## SOURCE MATERIAL
------------------------------------------------

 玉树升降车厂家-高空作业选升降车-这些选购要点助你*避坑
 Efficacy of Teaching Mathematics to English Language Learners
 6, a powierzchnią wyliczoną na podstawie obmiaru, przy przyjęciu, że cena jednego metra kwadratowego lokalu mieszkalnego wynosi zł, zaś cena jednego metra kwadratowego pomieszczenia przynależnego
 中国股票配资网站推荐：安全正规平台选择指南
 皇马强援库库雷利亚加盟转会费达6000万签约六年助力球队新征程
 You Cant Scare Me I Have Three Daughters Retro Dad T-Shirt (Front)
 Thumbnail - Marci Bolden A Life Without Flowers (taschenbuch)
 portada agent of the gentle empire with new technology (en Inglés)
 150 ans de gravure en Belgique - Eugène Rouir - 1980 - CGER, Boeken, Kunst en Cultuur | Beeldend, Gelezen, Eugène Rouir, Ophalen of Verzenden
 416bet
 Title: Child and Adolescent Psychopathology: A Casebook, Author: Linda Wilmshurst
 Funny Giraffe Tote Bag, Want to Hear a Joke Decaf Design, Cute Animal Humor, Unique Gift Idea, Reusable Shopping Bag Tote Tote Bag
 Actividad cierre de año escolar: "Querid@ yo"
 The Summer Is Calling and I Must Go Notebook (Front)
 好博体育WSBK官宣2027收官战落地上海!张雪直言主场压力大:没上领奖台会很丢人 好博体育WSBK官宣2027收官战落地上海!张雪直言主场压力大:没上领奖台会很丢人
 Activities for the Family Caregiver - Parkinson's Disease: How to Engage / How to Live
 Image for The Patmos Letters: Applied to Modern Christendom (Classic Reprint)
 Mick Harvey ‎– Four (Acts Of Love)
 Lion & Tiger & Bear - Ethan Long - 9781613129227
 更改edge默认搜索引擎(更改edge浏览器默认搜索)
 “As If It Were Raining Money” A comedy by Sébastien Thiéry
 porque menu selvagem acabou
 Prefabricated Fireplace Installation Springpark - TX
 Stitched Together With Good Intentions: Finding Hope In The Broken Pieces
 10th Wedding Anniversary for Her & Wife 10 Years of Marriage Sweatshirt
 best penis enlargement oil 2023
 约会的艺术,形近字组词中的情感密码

------------------------------------------------

## YOUR GOAL
Of the lines above, copy each one that contains the word "Front".

## FINISHED EXERCISE
 You Cant Scare Me I Have Three Daughters Retro Dad T-Shirt (Front)
 The Summer Is Calling and I Must Go Notebook (Front)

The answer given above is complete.